(Spatial relationship records)
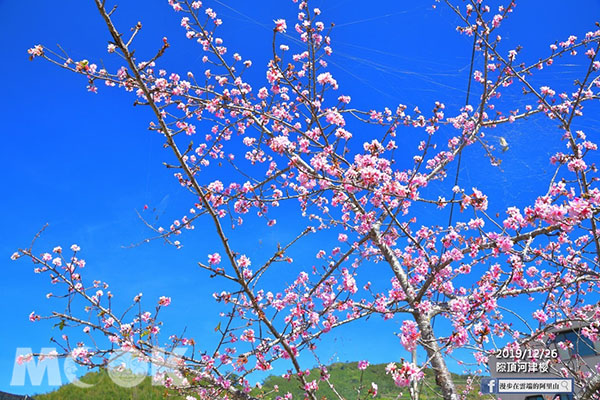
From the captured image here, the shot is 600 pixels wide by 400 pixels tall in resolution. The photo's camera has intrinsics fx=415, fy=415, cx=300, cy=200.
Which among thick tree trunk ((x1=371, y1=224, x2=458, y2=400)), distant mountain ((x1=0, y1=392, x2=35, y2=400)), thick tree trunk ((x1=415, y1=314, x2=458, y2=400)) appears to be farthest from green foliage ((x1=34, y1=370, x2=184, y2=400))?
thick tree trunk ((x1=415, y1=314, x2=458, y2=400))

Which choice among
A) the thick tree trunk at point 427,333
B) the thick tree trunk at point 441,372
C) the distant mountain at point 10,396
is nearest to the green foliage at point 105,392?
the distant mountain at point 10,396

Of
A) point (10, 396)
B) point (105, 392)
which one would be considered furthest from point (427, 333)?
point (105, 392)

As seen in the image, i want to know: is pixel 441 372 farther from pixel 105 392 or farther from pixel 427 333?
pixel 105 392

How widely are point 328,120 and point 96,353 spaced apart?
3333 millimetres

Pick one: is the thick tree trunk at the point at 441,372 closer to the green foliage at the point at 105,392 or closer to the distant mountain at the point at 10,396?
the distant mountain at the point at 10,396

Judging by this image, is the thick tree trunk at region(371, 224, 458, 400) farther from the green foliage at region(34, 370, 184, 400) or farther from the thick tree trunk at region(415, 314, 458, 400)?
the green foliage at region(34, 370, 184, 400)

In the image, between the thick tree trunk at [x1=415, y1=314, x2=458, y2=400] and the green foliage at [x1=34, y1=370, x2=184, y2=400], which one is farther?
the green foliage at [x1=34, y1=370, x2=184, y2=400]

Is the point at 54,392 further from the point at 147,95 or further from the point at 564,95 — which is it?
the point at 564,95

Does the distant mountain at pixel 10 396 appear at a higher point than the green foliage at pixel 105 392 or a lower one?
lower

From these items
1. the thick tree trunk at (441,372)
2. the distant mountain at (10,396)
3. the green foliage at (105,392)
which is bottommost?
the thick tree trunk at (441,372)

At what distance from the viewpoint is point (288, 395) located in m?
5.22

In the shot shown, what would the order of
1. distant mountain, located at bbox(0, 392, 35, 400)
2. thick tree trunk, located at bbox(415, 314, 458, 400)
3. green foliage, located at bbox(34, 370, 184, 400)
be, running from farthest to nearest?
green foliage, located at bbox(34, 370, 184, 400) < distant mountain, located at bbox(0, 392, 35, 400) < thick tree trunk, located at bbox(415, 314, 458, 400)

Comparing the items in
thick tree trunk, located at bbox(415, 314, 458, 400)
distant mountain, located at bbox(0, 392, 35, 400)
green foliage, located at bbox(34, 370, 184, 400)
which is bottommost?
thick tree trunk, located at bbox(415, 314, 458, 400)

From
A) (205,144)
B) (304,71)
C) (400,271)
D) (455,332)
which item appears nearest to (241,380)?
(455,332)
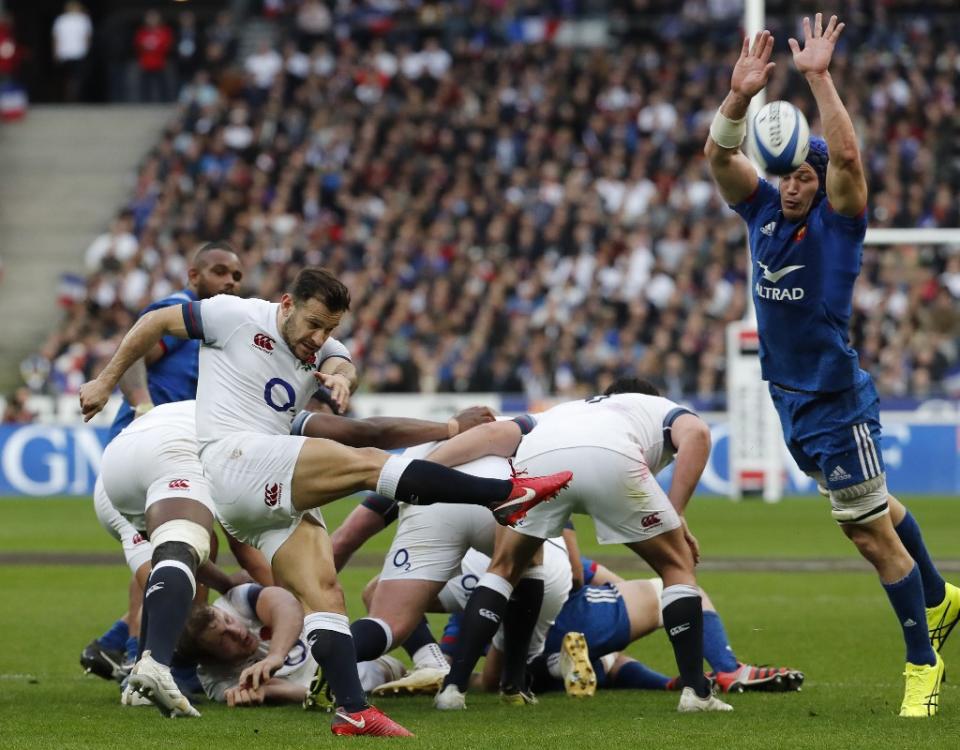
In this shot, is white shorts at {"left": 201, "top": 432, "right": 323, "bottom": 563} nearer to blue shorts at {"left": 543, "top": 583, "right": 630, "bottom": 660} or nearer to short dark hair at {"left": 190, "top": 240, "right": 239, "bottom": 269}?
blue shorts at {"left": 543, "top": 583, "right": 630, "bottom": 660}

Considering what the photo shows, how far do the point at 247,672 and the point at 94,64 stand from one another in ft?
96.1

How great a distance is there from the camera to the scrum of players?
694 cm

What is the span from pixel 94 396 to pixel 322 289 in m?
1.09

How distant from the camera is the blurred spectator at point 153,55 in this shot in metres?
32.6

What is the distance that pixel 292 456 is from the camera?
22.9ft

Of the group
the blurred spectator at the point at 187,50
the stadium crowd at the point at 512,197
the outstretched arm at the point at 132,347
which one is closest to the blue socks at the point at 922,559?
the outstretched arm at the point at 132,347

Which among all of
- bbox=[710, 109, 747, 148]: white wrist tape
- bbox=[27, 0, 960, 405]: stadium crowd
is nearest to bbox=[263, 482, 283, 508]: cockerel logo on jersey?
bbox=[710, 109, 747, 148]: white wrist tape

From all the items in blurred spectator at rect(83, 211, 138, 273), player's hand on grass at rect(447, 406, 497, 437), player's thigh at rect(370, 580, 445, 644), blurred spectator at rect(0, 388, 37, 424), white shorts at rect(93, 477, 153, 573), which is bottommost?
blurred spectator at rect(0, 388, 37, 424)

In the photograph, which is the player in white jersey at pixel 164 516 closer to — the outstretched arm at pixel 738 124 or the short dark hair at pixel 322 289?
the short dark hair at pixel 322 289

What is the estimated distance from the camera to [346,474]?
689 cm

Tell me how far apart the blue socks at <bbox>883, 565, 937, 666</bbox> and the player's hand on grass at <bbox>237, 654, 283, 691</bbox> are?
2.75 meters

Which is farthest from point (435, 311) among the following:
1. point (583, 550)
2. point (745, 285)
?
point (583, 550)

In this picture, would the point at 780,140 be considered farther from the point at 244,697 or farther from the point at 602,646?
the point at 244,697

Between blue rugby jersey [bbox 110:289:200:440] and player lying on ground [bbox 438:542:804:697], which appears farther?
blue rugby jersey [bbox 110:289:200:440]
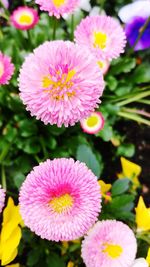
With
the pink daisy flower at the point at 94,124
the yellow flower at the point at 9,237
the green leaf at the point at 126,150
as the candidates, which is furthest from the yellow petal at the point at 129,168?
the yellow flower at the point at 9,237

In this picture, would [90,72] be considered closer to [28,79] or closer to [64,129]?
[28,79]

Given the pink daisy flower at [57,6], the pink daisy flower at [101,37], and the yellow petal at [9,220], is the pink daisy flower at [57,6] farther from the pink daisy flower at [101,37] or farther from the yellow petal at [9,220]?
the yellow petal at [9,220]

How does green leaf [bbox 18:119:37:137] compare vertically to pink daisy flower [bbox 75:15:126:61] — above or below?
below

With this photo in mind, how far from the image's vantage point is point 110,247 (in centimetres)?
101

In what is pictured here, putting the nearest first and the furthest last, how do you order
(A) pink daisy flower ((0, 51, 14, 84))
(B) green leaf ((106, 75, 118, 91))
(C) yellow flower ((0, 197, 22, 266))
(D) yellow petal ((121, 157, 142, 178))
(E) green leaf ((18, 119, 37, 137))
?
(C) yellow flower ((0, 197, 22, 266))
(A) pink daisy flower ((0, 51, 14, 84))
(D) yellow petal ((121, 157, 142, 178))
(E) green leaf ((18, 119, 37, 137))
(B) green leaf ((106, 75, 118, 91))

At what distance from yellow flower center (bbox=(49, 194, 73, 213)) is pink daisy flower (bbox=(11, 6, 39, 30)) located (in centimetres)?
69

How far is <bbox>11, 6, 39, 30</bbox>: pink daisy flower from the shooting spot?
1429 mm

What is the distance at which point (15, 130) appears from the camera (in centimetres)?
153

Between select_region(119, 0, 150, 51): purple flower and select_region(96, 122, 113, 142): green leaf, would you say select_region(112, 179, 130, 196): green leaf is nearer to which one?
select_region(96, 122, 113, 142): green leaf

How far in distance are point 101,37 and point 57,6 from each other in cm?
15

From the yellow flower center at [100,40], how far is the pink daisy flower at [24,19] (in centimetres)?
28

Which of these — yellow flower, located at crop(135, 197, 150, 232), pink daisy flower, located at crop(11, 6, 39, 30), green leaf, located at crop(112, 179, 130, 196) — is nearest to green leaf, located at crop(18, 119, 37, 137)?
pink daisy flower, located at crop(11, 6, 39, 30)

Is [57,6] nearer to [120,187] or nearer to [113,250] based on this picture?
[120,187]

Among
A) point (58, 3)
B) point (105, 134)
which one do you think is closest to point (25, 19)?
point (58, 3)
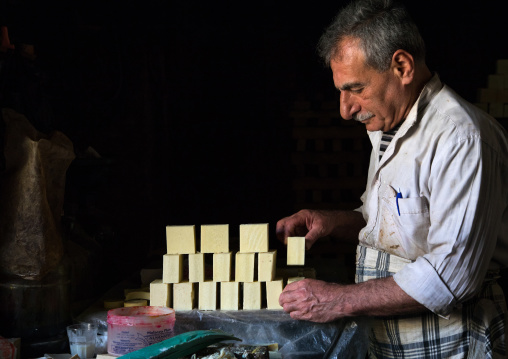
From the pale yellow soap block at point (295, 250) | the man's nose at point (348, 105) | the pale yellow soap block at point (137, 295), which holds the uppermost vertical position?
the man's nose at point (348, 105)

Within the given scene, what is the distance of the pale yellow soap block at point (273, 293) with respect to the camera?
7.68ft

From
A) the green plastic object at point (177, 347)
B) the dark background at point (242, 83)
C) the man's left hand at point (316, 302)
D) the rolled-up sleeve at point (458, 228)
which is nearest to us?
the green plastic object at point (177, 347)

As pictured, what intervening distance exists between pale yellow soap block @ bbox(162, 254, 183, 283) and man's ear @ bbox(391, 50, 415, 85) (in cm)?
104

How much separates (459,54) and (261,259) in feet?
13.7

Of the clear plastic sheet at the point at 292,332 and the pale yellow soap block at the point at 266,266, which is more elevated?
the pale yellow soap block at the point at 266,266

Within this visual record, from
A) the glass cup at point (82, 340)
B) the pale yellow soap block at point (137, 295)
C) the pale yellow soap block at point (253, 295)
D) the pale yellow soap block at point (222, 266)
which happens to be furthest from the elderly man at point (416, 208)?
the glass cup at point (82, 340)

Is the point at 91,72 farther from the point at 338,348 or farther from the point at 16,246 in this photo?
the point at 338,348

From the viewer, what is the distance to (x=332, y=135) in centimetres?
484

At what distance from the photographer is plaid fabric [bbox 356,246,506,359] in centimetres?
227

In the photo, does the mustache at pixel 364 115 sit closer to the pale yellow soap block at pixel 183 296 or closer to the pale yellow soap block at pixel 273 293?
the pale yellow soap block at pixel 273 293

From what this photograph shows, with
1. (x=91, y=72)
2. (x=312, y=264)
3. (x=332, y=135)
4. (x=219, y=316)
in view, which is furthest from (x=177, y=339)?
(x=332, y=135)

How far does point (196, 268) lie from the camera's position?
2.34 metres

...

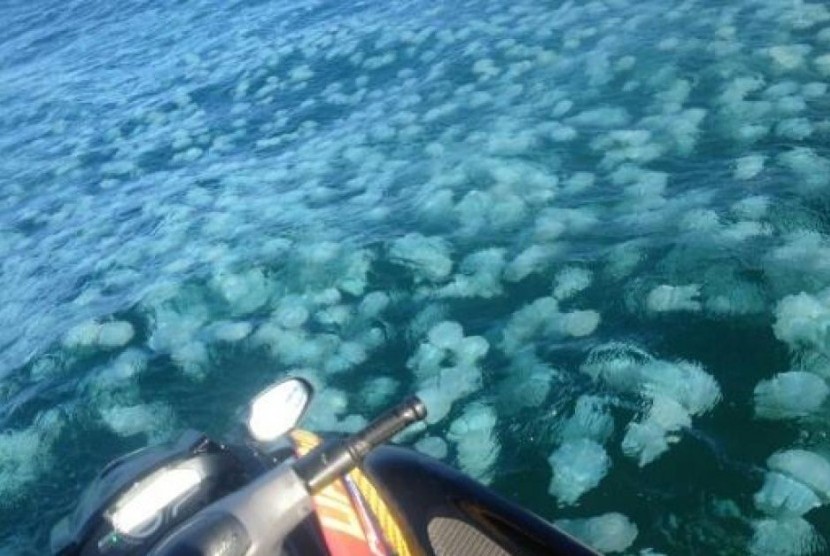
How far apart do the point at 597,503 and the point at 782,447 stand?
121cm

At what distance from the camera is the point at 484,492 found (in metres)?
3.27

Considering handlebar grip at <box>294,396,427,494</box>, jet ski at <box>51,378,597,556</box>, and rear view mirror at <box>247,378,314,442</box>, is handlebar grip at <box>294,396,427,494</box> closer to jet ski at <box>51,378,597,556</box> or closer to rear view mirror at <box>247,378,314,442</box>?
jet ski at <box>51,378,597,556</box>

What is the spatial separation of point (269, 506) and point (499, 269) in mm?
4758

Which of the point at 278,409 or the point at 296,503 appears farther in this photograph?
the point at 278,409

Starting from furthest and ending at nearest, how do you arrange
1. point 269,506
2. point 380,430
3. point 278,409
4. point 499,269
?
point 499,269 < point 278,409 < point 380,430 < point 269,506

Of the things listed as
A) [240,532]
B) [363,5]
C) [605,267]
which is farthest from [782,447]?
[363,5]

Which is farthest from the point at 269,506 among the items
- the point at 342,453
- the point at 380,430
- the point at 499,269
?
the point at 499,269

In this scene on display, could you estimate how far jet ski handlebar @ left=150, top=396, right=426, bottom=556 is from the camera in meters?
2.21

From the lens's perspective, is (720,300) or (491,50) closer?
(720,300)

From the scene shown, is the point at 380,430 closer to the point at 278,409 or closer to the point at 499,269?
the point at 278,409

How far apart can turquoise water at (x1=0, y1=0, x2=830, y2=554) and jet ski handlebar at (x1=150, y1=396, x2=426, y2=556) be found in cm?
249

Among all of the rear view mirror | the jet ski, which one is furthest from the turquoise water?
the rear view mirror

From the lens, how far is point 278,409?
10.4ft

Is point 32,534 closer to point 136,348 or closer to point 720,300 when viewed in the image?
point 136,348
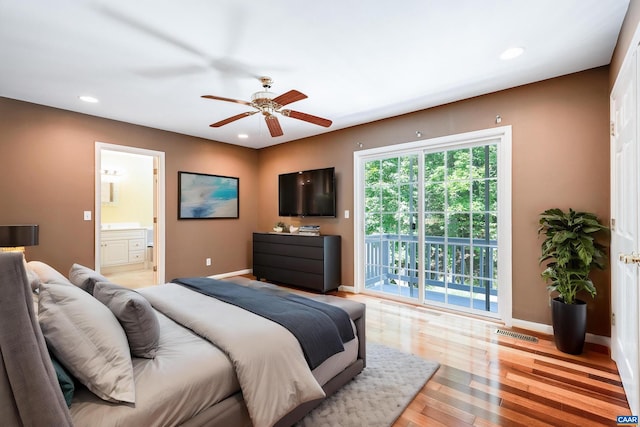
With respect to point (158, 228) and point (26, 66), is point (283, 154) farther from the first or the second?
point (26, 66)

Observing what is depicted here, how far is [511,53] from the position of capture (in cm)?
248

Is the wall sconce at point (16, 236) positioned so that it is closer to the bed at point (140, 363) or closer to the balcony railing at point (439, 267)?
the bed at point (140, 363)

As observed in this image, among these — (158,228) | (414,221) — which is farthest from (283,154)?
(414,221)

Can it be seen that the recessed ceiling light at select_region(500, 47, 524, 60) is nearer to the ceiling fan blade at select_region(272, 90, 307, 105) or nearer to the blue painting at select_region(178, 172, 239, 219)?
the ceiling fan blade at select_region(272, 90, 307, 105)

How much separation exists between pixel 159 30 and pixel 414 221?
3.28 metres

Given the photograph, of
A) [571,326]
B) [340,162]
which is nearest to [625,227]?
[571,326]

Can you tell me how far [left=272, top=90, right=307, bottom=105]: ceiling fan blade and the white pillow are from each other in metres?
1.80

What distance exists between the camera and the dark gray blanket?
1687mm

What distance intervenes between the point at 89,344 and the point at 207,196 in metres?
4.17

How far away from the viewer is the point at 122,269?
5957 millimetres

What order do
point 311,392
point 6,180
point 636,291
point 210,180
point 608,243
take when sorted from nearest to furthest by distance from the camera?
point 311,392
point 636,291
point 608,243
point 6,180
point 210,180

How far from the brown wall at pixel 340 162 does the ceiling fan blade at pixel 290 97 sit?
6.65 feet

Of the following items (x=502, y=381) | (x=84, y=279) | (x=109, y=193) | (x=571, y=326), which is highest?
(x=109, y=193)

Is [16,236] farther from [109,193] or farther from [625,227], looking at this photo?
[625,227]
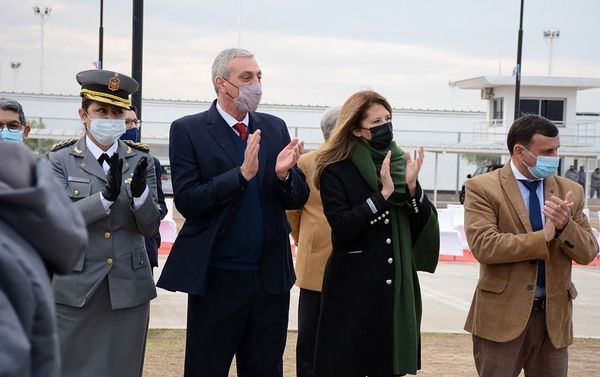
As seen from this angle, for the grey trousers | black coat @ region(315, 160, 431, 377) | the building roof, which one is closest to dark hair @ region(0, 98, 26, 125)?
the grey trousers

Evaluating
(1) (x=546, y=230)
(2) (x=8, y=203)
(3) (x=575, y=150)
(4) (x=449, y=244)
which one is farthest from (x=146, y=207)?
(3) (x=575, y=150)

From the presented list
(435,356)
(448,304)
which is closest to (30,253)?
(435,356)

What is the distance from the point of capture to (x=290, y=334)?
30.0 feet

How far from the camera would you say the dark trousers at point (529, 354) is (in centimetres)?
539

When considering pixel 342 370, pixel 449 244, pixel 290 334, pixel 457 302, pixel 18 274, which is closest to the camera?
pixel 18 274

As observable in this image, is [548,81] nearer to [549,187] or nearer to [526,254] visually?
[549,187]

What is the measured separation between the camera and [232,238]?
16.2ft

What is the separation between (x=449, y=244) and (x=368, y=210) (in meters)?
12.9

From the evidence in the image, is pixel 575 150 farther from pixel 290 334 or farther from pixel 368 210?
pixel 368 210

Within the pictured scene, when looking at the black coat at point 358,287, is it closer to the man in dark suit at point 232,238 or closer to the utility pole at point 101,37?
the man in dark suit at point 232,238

--

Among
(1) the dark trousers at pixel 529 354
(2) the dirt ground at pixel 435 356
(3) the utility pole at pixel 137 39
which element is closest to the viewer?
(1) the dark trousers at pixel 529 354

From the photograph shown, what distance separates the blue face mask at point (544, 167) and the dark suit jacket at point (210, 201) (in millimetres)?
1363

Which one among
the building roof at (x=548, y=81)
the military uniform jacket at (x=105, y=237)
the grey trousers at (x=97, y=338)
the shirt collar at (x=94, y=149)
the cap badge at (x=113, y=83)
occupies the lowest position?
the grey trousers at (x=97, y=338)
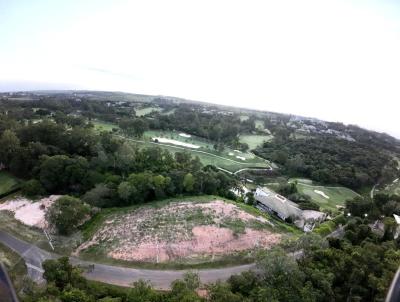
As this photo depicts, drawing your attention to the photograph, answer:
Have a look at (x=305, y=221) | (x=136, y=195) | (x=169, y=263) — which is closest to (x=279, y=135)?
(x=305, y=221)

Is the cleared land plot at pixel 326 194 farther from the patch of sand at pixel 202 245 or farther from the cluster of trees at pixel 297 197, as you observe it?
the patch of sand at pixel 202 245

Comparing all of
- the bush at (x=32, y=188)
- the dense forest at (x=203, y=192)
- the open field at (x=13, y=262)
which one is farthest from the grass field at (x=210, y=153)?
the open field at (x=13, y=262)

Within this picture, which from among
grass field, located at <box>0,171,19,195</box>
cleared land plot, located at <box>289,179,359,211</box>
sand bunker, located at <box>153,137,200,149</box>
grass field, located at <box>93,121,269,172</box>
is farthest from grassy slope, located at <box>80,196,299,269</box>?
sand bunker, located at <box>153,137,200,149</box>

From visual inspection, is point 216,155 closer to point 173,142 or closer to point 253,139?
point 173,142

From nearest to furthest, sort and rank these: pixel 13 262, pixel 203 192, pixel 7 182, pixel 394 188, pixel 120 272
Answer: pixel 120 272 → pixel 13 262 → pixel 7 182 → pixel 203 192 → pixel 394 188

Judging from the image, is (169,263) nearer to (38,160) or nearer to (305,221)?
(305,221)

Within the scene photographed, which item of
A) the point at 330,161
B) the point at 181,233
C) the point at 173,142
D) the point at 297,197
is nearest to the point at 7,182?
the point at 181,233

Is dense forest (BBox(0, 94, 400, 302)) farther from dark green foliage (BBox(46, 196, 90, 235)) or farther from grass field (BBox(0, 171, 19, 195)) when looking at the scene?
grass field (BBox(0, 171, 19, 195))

■ Problem
Rewrite everything from the line containing "Within this visual record, from" down to the line containing "D) the pale", renaming "glass cup" as "drinking glass" and leaving all else in those lines unchanged.

■ Solution for this task
Within this visual record, from
A) the drinking glass at point (82, 340)
B) the pale yellow soap block at point (137, 295)
C) the pale yellow soap block at point (253, 295)
D) the pale yellow soap block at point (222, 266)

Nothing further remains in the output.